═════ PROVIDED TEXT
The 2024 presidential election will soon be upon us. Indeed, there’s already speculation about whom the Democrats and the Republicans will choose as their respective presidential nominees, and what issues will help or hurt each party. Of course, there’s the small matter of the 2022 off year elections, and nobody really knows what new issues will develop over the next few years or how each party will respond to them. Still, it may be interesting—actually, it’s irresistible for a political scientist/political historian—to discuss what lies ahead. This week we’ll begin looking at Democratic prospects, especially in light of the two most lethal charges the Republicans will try to make against the Biden Administration: Incompetence and extremism. In a few weeks we’ll examine the GOP’s apparent strengths and weaknesses as it prepares for 2024.
In a general election campaign, one of the most potentially effective accusations one party’s presidential nominee can make against the other party’s nominee is incompetence. America’s political history shows that the voters in a general election will select the presidential candidate, whether Democrat or Republican, who promises more competent performance over an incumbent president seen as hapless and out of his depth. Think Roosevelt vs. Hoover in 1932, Reagan vs. Carter in 1980, and Clinton versus Bush 41 in 1992.
══════════
═════ DATASET
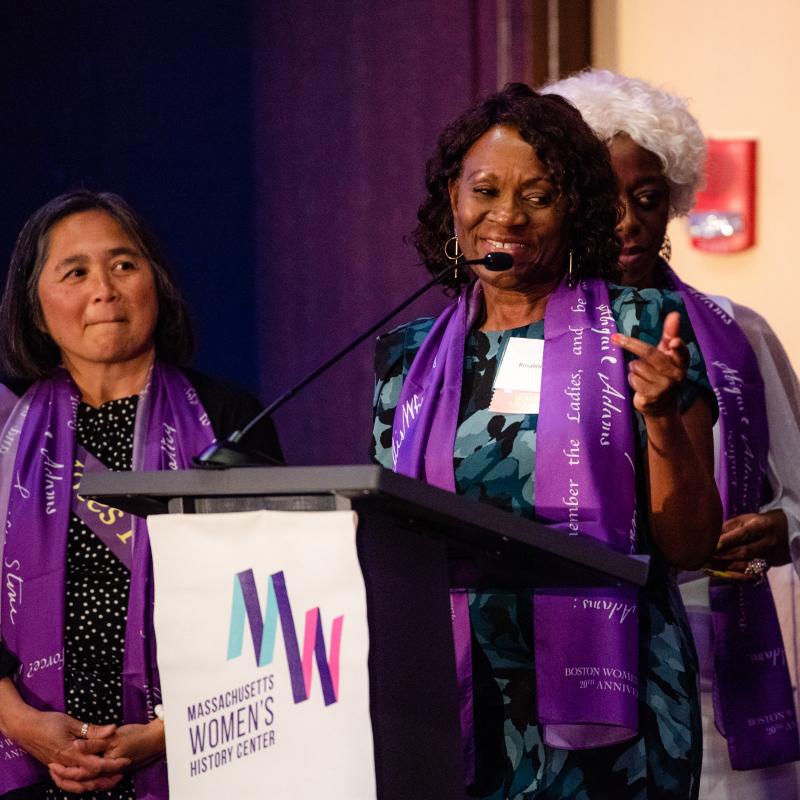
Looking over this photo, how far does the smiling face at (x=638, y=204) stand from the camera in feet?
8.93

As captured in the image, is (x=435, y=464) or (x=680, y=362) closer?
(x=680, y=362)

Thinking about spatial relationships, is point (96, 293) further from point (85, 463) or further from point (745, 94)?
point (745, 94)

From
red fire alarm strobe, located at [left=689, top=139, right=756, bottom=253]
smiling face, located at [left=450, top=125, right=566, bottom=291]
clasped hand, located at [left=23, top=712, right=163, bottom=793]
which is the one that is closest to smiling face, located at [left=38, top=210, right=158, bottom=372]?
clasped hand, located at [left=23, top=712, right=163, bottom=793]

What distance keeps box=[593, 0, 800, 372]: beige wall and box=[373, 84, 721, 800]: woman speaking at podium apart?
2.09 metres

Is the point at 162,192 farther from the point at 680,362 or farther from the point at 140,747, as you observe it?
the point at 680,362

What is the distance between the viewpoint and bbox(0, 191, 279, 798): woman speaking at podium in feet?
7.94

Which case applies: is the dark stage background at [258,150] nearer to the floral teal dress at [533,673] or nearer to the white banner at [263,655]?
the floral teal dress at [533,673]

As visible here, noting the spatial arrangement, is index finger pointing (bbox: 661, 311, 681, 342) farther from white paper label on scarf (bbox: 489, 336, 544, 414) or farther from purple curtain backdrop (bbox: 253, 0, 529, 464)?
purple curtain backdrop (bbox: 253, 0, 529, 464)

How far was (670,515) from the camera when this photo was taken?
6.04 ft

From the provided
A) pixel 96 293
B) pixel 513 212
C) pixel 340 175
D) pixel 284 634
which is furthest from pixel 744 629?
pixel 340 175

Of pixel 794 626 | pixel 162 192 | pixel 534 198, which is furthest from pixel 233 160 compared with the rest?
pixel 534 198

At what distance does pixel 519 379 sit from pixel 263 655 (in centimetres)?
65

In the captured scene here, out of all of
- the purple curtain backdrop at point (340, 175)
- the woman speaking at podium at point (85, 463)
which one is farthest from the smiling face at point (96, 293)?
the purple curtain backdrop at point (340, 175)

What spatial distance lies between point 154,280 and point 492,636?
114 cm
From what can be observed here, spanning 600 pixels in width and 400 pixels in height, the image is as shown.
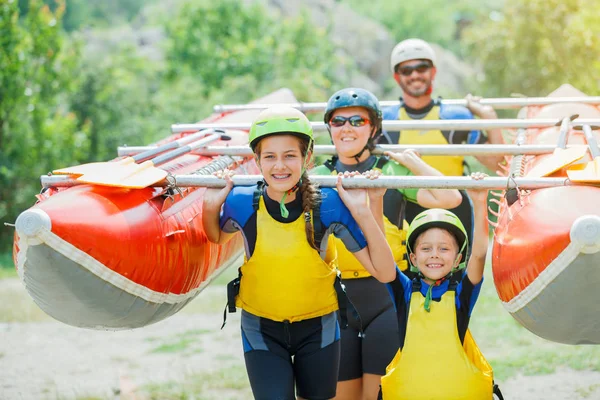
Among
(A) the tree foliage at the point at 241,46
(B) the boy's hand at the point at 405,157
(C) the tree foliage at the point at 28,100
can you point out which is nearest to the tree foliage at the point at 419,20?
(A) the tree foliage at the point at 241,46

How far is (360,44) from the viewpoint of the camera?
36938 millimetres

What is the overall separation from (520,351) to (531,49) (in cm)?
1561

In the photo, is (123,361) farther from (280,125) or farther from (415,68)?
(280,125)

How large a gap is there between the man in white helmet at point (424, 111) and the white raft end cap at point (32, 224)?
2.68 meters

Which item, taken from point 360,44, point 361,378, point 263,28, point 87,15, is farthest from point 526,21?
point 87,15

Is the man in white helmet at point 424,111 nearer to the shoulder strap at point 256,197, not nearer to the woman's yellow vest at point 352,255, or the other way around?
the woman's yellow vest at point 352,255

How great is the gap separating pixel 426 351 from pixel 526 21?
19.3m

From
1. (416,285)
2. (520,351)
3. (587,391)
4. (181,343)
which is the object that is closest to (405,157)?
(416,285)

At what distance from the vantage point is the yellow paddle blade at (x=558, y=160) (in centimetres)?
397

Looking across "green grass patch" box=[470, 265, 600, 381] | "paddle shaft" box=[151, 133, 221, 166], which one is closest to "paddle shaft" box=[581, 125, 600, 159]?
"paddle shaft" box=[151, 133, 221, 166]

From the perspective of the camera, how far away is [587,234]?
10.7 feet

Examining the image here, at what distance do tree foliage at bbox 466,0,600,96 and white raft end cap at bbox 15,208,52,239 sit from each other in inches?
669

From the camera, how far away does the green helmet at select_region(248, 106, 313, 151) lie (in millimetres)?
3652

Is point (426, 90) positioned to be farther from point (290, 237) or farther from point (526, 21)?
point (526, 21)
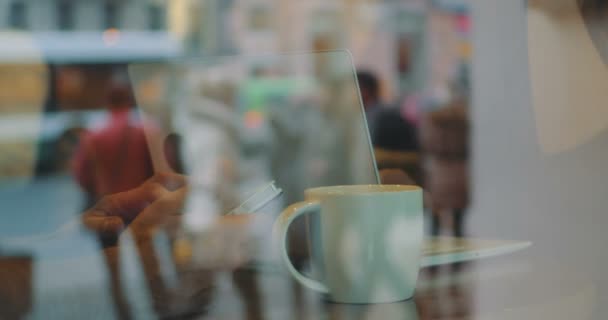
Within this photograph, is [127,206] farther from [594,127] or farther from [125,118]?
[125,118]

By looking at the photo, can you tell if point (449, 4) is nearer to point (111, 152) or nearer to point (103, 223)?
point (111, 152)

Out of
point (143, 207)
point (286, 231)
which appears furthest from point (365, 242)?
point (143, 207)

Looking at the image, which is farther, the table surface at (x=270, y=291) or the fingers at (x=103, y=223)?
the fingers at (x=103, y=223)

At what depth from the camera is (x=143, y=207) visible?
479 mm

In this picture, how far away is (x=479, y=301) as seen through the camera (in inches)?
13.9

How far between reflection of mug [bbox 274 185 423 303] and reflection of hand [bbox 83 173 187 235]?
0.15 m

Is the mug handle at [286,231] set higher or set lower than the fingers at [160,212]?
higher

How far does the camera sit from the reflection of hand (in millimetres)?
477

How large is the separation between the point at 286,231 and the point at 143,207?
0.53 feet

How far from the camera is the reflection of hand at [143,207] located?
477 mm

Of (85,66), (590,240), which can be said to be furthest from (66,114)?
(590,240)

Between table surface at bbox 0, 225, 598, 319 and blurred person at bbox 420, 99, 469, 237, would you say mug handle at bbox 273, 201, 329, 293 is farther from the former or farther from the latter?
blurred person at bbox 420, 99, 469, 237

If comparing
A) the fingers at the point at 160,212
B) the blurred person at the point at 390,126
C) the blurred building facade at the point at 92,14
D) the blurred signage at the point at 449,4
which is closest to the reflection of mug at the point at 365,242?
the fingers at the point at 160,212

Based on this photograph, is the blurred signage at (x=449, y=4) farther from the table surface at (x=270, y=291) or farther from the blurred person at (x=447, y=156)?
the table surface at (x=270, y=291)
══════════
═════ DATASET
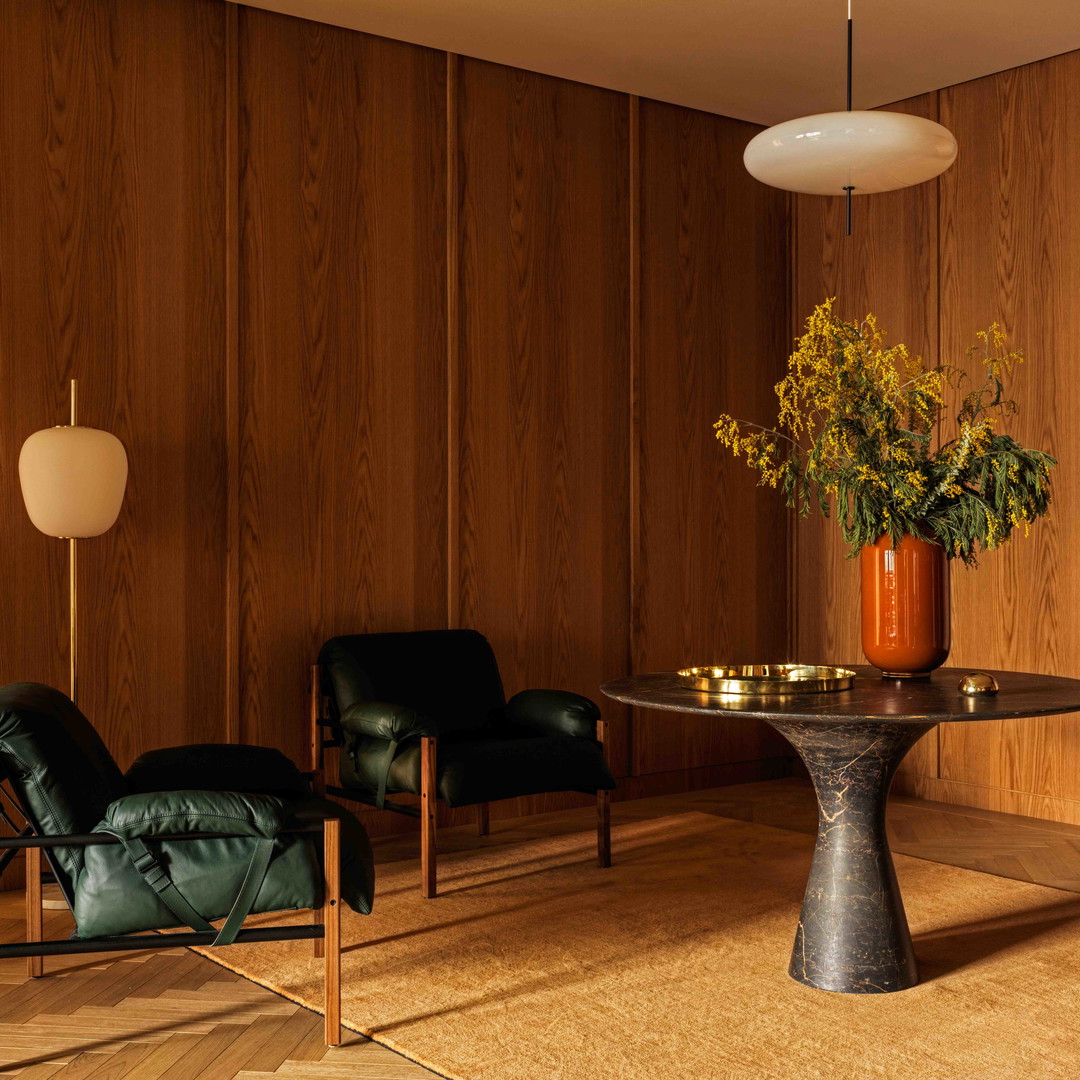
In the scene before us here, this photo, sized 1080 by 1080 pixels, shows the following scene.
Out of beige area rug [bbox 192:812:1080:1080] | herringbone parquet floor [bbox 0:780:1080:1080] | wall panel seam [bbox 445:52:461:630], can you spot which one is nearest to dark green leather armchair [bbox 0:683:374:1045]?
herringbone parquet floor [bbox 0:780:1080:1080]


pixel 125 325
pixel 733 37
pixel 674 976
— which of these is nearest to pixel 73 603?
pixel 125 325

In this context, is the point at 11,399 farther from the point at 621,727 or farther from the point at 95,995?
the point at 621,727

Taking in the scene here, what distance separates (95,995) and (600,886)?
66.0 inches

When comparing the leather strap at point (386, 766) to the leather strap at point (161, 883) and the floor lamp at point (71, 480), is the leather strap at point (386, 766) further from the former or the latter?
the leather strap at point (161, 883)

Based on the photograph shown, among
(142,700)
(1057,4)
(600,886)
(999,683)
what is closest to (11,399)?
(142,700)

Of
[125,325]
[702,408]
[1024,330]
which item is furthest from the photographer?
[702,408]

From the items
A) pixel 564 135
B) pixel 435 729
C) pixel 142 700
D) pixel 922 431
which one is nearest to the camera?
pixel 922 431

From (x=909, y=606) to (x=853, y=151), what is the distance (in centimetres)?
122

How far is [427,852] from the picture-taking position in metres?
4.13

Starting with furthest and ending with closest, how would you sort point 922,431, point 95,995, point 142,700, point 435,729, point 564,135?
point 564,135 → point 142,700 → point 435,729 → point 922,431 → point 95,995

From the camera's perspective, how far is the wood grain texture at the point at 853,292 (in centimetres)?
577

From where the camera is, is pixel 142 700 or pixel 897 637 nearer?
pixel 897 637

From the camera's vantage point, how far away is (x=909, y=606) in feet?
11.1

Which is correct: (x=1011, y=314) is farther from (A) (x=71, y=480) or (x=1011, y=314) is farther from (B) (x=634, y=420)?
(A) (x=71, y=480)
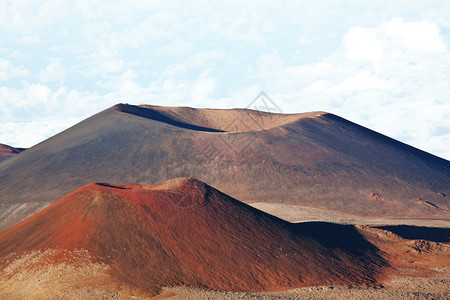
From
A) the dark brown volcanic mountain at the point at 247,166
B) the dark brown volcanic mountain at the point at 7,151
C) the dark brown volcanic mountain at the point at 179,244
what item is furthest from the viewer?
══════════
═════ DATASET
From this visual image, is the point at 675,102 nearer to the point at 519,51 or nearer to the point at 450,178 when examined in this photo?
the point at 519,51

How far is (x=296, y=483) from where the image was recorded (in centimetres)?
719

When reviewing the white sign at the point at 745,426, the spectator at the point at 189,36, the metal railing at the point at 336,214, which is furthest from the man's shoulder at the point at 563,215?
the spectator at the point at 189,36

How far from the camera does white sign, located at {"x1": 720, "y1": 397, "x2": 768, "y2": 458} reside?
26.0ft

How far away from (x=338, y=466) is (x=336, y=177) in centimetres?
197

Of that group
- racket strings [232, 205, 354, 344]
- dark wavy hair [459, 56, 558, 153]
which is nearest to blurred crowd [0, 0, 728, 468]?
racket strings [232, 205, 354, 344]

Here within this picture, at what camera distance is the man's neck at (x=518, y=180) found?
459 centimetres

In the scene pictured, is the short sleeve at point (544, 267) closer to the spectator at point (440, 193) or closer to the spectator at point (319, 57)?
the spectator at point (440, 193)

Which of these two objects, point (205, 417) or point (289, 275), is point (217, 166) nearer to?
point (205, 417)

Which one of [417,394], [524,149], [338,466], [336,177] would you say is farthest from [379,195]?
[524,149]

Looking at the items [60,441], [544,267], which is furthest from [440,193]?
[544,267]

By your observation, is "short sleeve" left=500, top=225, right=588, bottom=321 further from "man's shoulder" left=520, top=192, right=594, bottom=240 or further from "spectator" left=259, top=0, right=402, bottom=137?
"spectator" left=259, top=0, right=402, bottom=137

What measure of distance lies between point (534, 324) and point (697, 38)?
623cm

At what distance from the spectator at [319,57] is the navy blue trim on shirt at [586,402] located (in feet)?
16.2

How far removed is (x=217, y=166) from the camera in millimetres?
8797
══════════
APPLY WHAT YOU READ
1. In the commentary on the 2024 presidential election, what two charges does the writer expect Republicans to make against the Biden Administration?
2. Output the section of the commentary on the 2024 presidential election starting at "In a general election campaign, one" and ending at "41 in 1992.".
The records play no part in this work.

ANSWERS BY ITEM NUMBER
1. Incompetence and extremism.

2.
In a general election campaign, one of the most potentially effective accusations one party’s presidential nominee can make against the other party’s nominee is incompetence. America’s political history shows that the voters in a general election will select the presidential candidate, whether Democrat or Republican, who promises more competent performance over an incumbent president seen as hapless and out of his depth. Think Roosevelt vs. Hoover in 1932, Reagan vs. Carter in 1980, and Clinton versus Bush 41 in 1992.